The composition of two such rotations is then faithfully reproduced as a product of the representing quaternions. So if another rotation $R'$ is represented by $q'=\cos\frac\alpha2+\sin\frac\alpha2\vec{v}'$, the composition $R'\circ R$ is represented by the product $$ \begin{aligned} qq'&=\left(\cos\frac\alpha2\cos\frac\theta2-\sin\frac\alpha2\sin\frac\theta2\,\vec{v}'\cdot\vec{v}\right)+\\ &+\cos\frac\alpha2\sin\frac\theta2\vec{v}+\cos\frac\theta2\sin\frac\alpha2\vec{v}'+\sin\frac\alpha2\sin\frac\theta2\,\vec{v}'\times\vec{v}. \end{aligned} $$ From the second row we can read the axis of the composition - it is the unit vector parallel to that linear combination of $\vec{v}$, $\vec{v}'$ and their cross product. The first two terms are in the plane $T$ spanned by $\vec{v}$ and $\vec{v}'$, but the cross product is perpendicular to $T$. Therefore the axis of the combined rotation is in the plane $T$ if and only if that cross product term is zero. Either of the sines vanishes only when the rotation is trivial ($\alpha=0$ or $\theta=0$). The cross product vanishes iff $\vec{v}$ and $\vec{v}'$ are parallel.
In other words, your hunch is correct.
Using quaternions, as in Jyrki’s answer, is straightforward and provides some useful insights into the nature of the resultant rotation. As he suspects, the result can also be found another way.

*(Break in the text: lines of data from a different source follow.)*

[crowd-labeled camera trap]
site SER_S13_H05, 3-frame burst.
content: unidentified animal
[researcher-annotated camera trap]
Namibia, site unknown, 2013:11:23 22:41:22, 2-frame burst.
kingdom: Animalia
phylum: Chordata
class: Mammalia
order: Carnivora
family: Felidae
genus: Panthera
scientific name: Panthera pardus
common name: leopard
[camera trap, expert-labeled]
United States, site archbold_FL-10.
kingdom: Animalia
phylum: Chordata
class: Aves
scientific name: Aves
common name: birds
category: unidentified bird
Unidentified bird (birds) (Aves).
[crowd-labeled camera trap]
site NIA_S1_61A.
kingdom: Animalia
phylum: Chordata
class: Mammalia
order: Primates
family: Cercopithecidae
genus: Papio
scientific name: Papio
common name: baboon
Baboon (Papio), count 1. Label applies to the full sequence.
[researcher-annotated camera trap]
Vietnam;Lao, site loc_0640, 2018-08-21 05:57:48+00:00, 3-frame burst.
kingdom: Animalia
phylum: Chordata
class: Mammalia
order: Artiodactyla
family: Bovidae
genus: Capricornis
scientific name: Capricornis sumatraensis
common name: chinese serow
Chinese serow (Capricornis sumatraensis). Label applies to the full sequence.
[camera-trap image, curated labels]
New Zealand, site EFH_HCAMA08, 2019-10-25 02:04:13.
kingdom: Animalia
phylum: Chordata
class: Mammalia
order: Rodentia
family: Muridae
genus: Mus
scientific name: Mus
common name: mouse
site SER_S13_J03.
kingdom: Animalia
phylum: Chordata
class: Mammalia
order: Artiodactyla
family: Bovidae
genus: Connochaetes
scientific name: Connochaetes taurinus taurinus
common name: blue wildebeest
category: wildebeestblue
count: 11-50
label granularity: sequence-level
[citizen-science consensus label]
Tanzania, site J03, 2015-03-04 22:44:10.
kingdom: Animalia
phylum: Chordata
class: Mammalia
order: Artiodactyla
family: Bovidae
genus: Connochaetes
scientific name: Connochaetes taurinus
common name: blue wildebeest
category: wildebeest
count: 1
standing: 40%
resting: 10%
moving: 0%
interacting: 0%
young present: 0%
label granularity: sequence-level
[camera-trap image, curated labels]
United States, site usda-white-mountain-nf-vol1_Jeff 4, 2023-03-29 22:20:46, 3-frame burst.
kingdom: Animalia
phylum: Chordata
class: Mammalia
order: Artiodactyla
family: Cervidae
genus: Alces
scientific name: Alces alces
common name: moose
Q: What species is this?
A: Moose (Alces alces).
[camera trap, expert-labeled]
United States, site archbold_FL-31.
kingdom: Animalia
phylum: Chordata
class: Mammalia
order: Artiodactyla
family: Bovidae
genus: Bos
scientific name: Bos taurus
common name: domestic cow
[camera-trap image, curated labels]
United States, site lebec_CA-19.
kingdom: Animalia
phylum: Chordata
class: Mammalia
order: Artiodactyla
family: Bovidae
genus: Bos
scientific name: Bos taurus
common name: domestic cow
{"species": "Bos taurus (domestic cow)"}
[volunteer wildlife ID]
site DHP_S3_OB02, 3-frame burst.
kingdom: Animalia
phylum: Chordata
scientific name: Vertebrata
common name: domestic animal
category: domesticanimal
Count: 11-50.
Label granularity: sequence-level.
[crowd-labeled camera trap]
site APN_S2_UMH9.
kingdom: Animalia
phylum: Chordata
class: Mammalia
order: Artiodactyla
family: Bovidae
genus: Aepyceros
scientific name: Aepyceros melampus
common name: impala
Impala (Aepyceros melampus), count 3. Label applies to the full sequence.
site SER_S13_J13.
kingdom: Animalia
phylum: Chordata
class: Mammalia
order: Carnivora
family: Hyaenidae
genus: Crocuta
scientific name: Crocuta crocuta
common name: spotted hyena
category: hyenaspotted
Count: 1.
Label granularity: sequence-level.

Suppose that the new rotation axis is coplanar with the original axes. Since vectors along the axis of rotation are eigenvectors of $1$, we must have $$R_1R_2(av_1+bv_2)=av_1+bv_2$$ for some $a$ and $b$ not both zero. Rearranging and again using the fact that $v_1$ and $v_2$ are eigenvectors of the respective rotations gives $$a(R_2-I)v_1=b(R_1^{-1}-I)v_2.$$ Wlog we can take $v_1$ and $v_2$ to be unit vectors. Substituting Rodrigues’ formula for the rotations then makes this $$a[(1-\cos{\theta_2})v_2\times(v_2\times v_1)+\sin{\theta_2}(v_2\times v_1)] = b[(1-\cos{\theta_1})v_1\times(v_1\times v_2)-\sin{\theta_1}(v_1\times v_2)]$$ which can be rearranged as $$[a(1-\cos{\theta_2})v_2+b(1-\cos{\theta_1})v_1]\times(v_2\times v_1) + (a\sin{\theta_2}-b\sin{\theta_1})(v_2\times v_1) = 0.\tag{*}$$ This clearly holds if $v_1$ and $v_2$ are colinear. If they aren’t, then the two vectors being added together in (*) are orthogonal, so they must both be zero. Any linear combination of $v_1$ and $v_2$ is orthogonal to $v_1\times v_2$, so the expression in square brackets must be zero, and since by hypothesis $v_1$ and $v_2$ are not colinear, we have $a(1-\cos{\theta_2})=0$ and $b(1-\cos{\theta_1})=0$, therefore at least one of the rotation angles must be zero.